PROBLEM TO SOLVE:
Reproduce the material that follows exactly, with no line left out.

--*--

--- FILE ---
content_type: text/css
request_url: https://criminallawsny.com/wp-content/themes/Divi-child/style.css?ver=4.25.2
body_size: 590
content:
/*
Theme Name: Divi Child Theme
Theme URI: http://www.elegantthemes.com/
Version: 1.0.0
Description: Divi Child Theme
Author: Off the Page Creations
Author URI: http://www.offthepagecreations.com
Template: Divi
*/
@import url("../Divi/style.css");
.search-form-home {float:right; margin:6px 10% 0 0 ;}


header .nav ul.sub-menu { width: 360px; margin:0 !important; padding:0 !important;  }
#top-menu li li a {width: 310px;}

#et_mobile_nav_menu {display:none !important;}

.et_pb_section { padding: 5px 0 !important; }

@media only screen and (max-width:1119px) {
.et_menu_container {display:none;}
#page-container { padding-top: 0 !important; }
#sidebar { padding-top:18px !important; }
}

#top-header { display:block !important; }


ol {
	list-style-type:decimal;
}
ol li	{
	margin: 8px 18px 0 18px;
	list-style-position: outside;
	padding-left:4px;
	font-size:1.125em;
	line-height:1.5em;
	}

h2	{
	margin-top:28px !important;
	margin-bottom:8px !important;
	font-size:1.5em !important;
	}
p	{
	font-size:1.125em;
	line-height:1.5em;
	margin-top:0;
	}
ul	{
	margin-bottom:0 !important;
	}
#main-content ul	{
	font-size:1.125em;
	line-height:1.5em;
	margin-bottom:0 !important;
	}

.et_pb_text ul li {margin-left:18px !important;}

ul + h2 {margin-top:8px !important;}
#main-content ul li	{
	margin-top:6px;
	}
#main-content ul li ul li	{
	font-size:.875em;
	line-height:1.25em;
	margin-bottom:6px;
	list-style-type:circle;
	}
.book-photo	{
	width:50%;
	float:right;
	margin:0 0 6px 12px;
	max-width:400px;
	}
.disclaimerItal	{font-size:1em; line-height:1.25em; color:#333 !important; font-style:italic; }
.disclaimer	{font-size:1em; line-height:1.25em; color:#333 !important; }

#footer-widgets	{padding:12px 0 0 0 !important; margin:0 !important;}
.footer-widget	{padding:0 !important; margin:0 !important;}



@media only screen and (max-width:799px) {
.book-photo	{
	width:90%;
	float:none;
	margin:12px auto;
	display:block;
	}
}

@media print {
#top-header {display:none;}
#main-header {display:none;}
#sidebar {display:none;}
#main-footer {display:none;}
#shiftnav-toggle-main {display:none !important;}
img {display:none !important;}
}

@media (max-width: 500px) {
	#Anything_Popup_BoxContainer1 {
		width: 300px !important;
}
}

--*--

WRITTEN ANSWER:
--- FILE ---
content_type: text/css
request_url: https://criminallawsny.com/wp-content/themes/Divi-child/style.css?ver=4.25.2
body_size: 590
content:
/*
Theme Name: Divi Child Theme
Theme URI: http://www.elegantthemes.com/
Version: 1.0.0
Description: Divi Child Theme
Author: Off the Page Creations
Author URI: http://www.offthepagecreations.com
Template: Divi
*/
@import url("../Divi/style.css");
.search-form-home {float:right; margin:6px 10% 0 0 ;}


header .nav ul.sub-menu { width: 360px; margin:0 !important; padding:0 !important;  }
#top-menu li li a {width: 310px;}

#et_mobile_nav_menu {display:none !important;}

.et_pb_section { padding: 5px 0 !important; }

@media only screen and (max-width:1119px) {
.et_menu_container {display:none;}
#page-container { padding-top: 0 !important; }
#sidebar { padding-top:18px !important; }
}

#top-header { display:block !important; }


ol {
	list-style-type:decimal;
}
ol li	{
	margin: 8px 18px 0 18px;
	list-style-position: outside;
	padding-left:4px;
	font-size:1.125em;
	line-height:1.5em;
	}

h2	{
	margin-top:28px !important;
	margin-bottom:8px !important;
	font-size:1.5em !important;
	}
p	{
	font-size:1.125em;
	line-height:1.5em;
	margin-top:0;
	}
ul	{
	margin-bottom:0 !important;
	}
#main-content ul	{
	font-size:1.125em;
	line-height:1.5em;
	margin-bottom:0 !important;
	}

.et_pb_text ul li {margin-left:18px !important;}

ul + h2 {margin-top:8px !important;}
#main-content ul li	{
	margin-top:6px;
	}
#main-content ul li ul li	{
	font-size:.875em;
	line-height:1.25em;
	margin-bottom:6px;
	list-style-type:circle;
	}
.book-photo	{
	width:50%;
	float:right;
	margin:0 0 6px 12px;
	max-width:400px;
	}
.disclaimerItal	{font-size:1em; line-height:1.25em; color:#333 !important; font-style:italic; }
.disclaimer	{font-size:1em; line-height:1.25em; color:#333 !important; }

#footer-widgets	{padding:12px 0 0 0 !important; margin:0 !important;}
.footer-widget	{padding:0 !important; margin:0 !important;}



@media only screen and (max-width:799px) {
.book-photo	{
	width:90%;
	float:none;
	margin:12px auto;
	display:block;
	}
}

@media print {
#top-header {display:none;}
#main-header {display:none;}
#sidebar {display:none;}
#main-footer {display:none;}
#shiftnav-toggle-main {display:none !important;}
img {display:none !important;}
}

@media (max-width: 500px) {
	#Anything_Popup_BoxContainer1 {
		width: 300px !important;
}
}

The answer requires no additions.